Inflation & Macroeconomic Factors
• Inflation expected to moderate toward RBI’s 4% target.
• Lower food prices aiding disinflation.
• Global AI-driven investment offsetting trade policy uncertainties.
Key Concepts
• GDP: Aggregate value of goods and services produced domestically.
• Inflation Targeting: RBI’s flexible inflation target of 4% ± 2%.
• World Economic Outlook (WEO): IMF’s flagship macroeconomic report.
Relevant Prelims Points:
- IMF headquartered in Washington, D.C.
• India’s quota share determines voting power in IMF.
• Flexible Inflation Targeting adopted in India in 2016 (amended RBI Act).
• Monetary Policy Committee (MPC) sets repo rate.
• GDP measured using base year 2011-12 (currently under revision discussions).
Relevant Mains Points:
- Reflects resilience of Indian economy amid global slowdown.

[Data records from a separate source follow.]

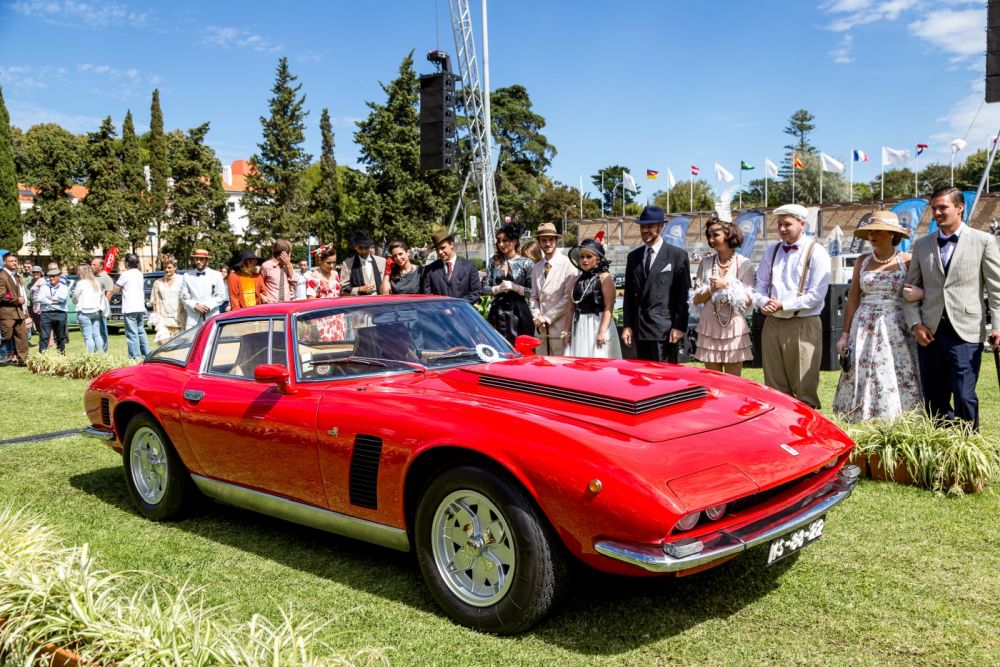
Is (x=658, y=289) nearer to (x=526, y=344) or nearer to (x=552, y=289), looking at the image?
(x=552, y=289)

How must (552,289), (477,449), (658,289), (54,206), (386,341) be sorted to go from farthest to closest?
(54,206) → (552,289) → (658,289) → (386,341) → (477,449)

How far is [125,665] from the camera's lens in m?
2.70

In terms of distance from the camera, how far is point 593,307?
7145 millimetres

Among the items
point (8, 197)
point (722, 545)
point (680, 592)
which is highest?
point (8, 197)

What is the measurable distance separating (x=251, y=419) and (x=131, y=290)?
9831 millimetres

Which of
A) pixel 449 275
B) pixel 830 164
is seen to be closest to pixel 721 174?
pixel 830 164

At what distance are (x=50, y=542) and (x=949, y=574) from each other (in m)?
4.38

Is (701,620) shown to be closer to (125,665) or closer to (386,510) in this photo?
(386,510)

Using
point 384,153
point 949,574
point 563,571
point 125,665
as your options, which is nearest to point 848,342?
point 949,574

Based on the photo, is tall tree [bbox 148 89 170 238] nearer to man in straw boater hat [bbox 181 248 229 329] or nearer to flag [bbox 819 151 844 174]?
flag [bbox 819 151 844 174]

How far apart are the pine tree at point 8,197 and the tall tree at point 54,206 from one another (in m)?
1.47

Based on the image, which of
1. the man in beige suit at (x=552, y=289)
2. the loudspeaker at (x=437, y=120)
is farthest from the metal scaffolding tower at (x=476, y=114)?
the man in beige suit at (x=552, y=289)

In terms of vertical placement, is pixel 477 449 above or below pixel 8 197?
below

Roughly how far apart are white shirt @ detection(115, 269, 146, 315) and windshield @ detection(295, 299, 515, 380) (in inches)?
377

• Strong domestic demand and investment cycle revival critical.
• AI-led productivity gains could boost medium-term growth.
• Risks: global trade fragmentation, commodity price volatility.
• Fiscal consolidation must balance growth and macro-stability. - Way Forward:
- Sustain infrastructure push.
- Strengthen manufacturing and exports.
- Maintain inflation control and fiscal prudence.
- Promote innovation and digital economy integration.
UPSC Relevance
• GS 3: Indian Economy – Growth trends, inflation, macroeconomic stability.
• Prelims: IMF, inflation targeting, MPC structure.